### Description of the task
Which lines in the records below contain the string "bbox", with case counting? Gather every such line and copy each one out in full.

### Recorded information
# # #

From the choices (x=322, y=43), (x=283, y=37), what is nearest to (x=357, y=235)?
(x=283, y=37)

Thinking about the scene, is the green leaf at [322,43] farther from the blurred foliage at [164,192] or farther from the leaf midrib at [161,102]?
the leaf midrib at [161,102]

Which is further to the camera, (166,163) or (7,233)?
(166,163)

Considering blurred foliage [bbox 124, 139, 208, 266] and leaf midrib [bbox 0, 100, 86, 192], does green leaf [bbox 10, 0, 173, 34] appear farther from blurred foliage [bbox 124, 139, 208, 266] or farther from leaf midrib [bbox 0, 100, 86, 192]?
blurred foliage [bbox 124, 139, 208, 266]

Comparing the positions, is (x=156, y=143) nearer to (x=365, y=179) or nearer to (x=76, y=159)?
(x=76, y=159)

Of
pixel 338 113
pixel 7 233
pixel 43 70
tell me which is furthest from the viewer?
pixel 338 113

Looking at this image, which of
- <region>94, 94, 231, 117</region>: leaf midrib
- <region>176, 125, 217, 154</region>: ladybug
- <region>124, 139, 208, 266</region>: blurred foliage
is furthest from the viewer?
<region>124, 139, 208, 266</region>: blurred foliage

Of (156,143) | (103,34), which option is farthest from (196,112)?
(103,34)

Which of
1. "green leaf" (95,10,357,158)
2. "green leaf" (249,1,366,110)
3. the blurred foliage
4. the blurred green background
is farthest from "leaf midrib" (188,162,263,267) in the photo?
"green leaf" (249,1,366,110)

# # #

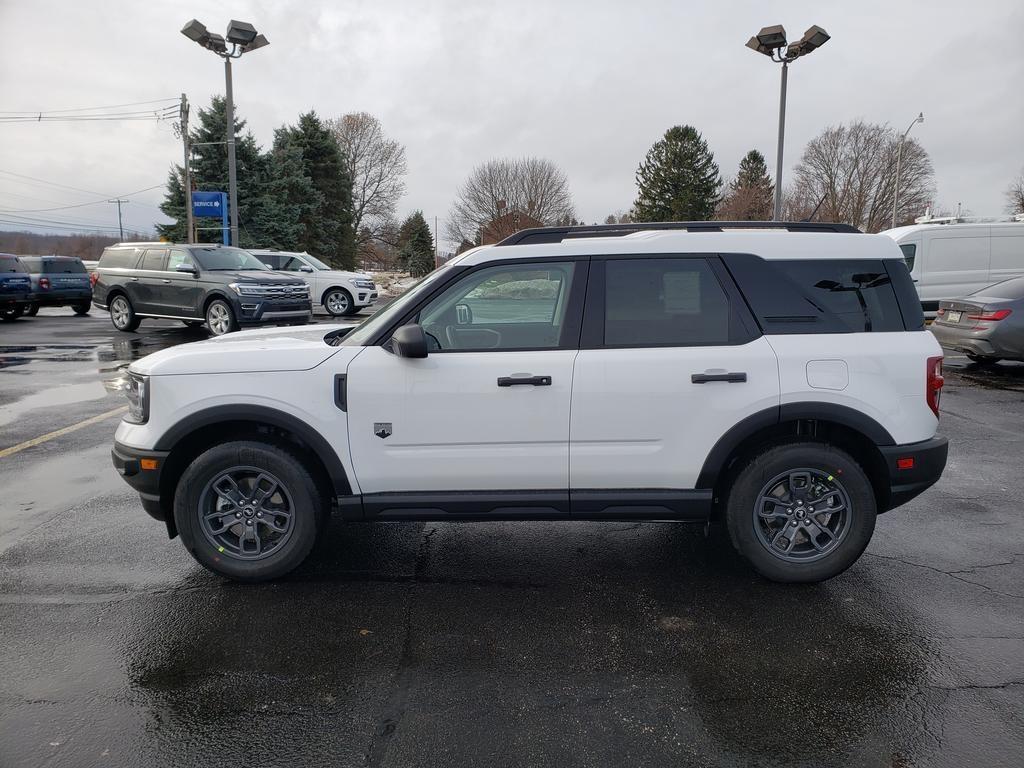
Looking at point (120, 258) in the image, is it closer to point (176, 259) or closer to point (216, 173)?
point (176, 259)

# # #

### Response below
Considering blurred foliage [bbox 124, 139, 208, 266] and leaf midrib [bbox 0, 100, 86, 192], does green leaf [bbox 10, 0, 173, 34] appear farther from blurred foliage [bbox 124, 139, 208, 266] or farther from leaf midrib [bbox 0, 100, 86, 192]?
blurred foliage [bbox 124, 139, 208, 266]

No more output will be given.